Ion. Is there a spot there called Macræ?

Cre. Why ask that? what memories thou recallest!

Ion. Doth the Pythian god with his flashing fire do honour to the place?

Cre. Honour,[1] yes! Honour, indeed! would I had never seen the spot!

Ion. How now? dost thou abhor that which the god holds dear?

Cre. No, no; but I and that cave are witnesses of a deed of shame.

Ion. Lady, who is the Athenian lord that calls thee wife?

Cre. No citizen of Athens, but a stranger from another land.

Ion. Who is he? he must have been one of noble birth.

Cre. Xuthus, son of Æolus, sprung from Zeus.

Ion. And how did he, a stranger, win thee a native born?

Cre. Hard by Athens lies a neighbouring township, Eubœa.

Ion. With a bounding line of waters in between, so I have heard.

Cre.
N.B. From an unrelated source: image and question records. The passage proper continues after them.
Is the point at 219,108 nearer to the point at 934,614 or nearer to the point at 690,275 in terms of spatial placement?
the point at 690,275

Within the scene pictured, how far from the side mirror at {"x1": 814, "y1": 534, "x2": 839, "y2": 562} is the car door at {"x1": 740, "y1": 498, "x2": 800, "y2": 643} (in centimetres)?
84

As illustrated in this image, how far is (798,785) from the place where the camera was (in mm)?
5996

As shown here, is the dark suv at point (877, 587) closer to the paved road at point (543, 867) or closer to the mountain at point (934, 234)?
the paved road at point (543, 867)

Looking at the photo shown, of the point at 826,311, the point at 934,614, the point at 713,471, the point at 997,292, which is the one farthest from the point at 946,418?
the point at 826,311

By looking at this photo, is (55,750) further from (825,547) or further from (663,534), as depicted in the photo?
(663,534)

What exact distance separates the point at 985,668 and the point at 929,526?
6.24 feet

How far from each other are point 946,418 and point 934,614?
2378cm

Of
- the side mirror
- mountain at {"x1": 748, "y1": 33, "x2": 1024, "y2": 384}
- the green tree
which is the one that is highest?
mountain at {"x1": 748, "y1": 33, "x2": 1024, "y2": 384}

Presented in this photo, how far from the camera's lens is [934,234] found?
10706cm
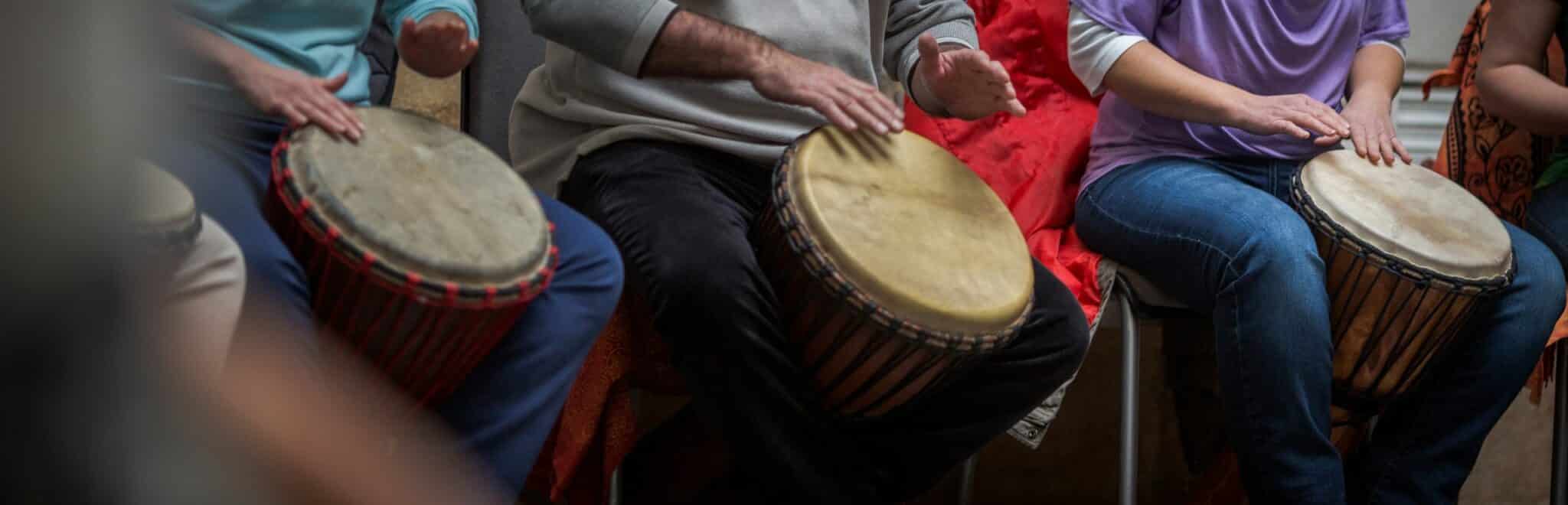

This did he sack, making common cause with Cecrops' sons.

Ion. Coming as an ally, maybe; he won thy hand for this?

Cre. Yes, this was his dower of battle, the prize of his prowess.

Ion. Art thou come to the oracle alone, or with thy lord?

Cre. With him. But he is now visiting the cavern of Trophonius.

  1. Reading τιμᾷ. τί τιμᾷ; but Bothe's τιμᾷ γ ἄτιμ᾽· ὡς which is adopted in Nauck's text, is a tempting emendation.